§ WHAT THE EXERCISE ASKS:
The required result is an exact copy of the material from the line with "kingdom: Animalia" through its final line, both ends included.

§ DATA FOR THIS TASK:

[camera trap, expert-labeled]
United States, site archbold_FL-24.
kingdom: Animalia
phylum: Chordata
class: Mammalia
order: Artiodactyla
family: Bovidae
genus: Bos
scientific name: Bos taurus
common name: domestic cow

§ FINAL ANSWER:
kingdom: Animalia
phylum: Chordata
class: Mammalia
order: Artiodactyla
family: Bovidae
genus: Bos
scientific name: Bos taurus
common name: domestic cow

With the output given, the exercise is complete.